Protokoll der Sitzung vom 10.09.2008

Herr Ministerpräsident, mit Ihrem Amtsantritt haben viele Menschen in Sachsen Hoffnungen verbunden. Sie, Herr Tillich, haben zudem mit Ihren ersten Erklärungen Erwartungen auf eine andere, eine bessere Politik für unser Land geweckt. Heute nun sind Sie gut 100 Tage im Amt und ich komme nicht umhin festzustellen: Sie haben Ihre Chance bisher nicht genutzt; Sie haben Hoffnungen enttäuscht und geweckte Erwartungen nicht erfüllt.
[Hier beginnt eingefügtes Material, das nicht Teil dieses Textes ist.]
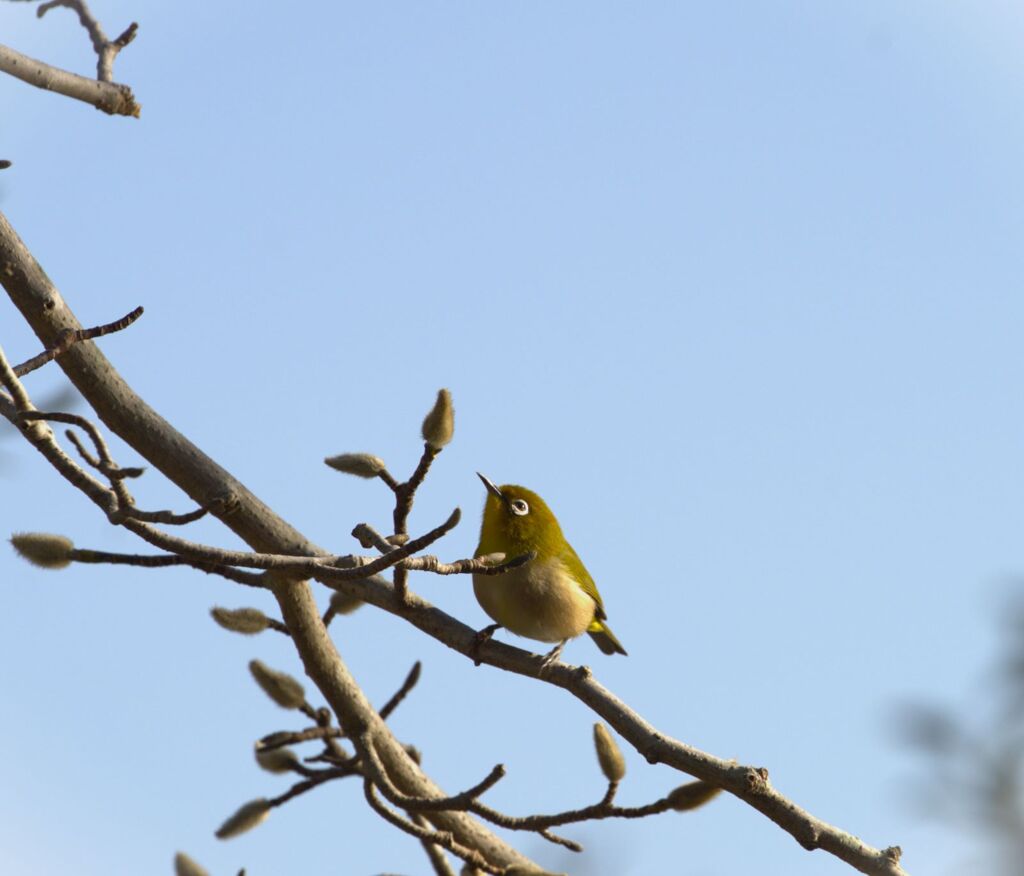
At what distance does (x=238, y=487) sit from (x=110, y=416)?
55 centimetres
Ich will gern einräumen, dass Sie bislang noch keine gravierenden Fehler gemacht haben; aber Fehler unterlaufen bekanntlich nur jemandem, der überhaupt etwas macht. Und wenn man die Leute im Freistaat befragen würde, was denn der neue Regierungschef bislang praktisch zuwege gebracht hat, dann würde wohl kaum jemandem etwas einfallen. Sie, Herr Tillich, sind ein Ministerpräsident der Ankündigungen, nicht aber der konkreten Taten. Doch genau daran werden Sie im kommenden Jahr gemessen werden. Ich werde noch im Einzelnen darauf zurückkommen.

Lassen Sie mich eingangs nur auf einige wenige Punkte verweisen: Herr Tillich hat kurz nach seinem Amtsantritt beispielsweise einen verbesserten Betreuungsschlüssel für die Kindertagesstätten angekündigt. Die Absenkung von 1 : 13 auf 1 : 12 ist natürlich nicht falsch, aber damit wird nur zu einem Standard zurückgekehrt, den wir in früheren Jahren schon einmal hatten.
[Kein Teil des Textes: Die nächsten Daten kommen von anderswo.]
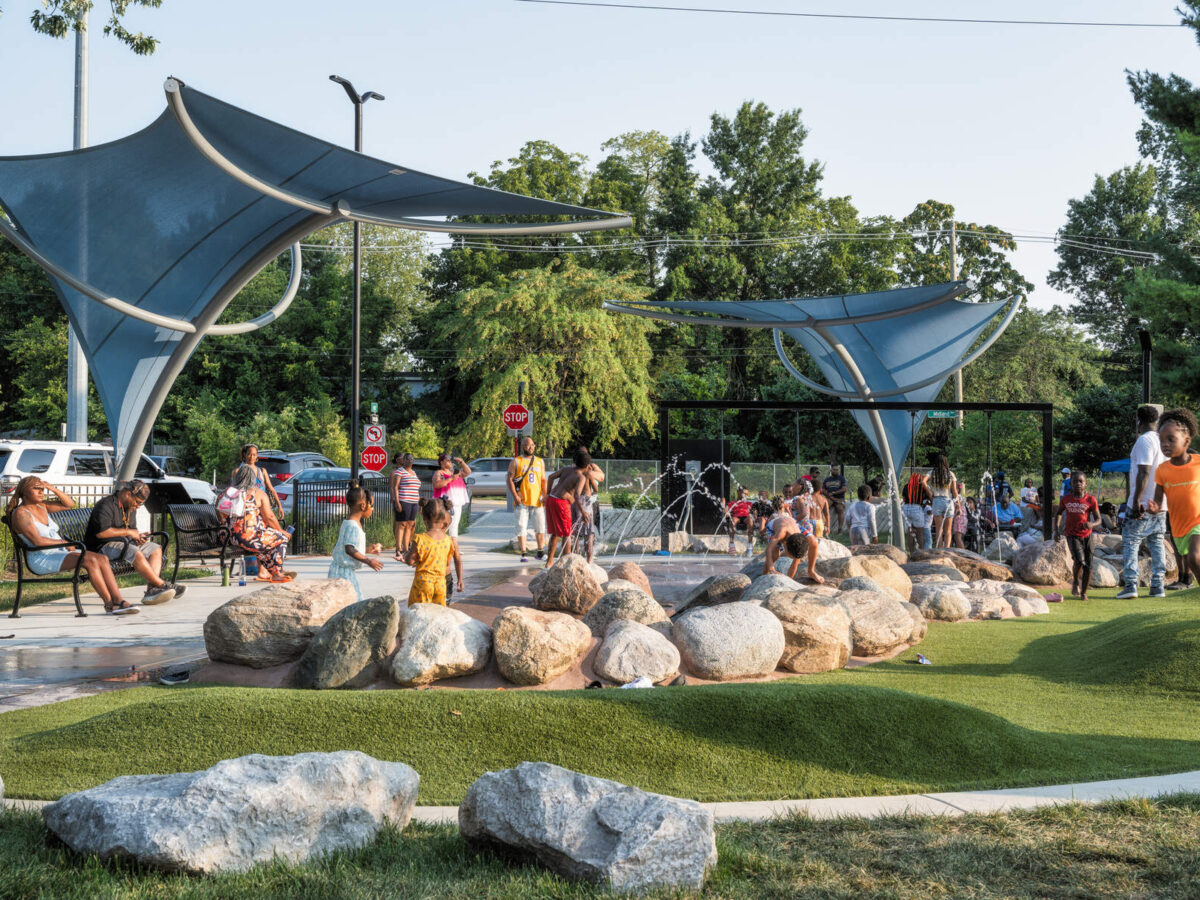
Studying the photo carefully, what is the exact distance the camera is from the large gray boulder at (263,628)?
7801mm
(Prof. Dr. Peter Porsch, Linksfraktion: Hört, hört!)

Besonders abstrus wird das Ganze dadurch, dass die Regierung beabsichtigt, den Hauptteil der Kosten für diese durchaus vernünftige Maßnahme auf die Kommunen abzuwälzen, die ihrerseits vielfach nicht umhinkommen werden, die Elternbeiträge entsprechend zu erhöhen. Das aber wäre mit Sicherheit das völlig falsche Signal.

(Beifall bei der Linksfraktion sowie der Abg. Kristin Schütz und Sven Morlok, FDP)

Ich bin in diesem Zusammenhang der neuen Sozialministerin, Frau Kollegin Clauß, dankbar dafür, dass sie sich kürzlich in einem „SZ“-Interview gegen höhere Elternbeiträge ausgesprochen hat. Aber wenn sie es damit ernst meint, dann darf sie dem vorliegenden Haushaltsentwurf logischerweise nicht zustimmen.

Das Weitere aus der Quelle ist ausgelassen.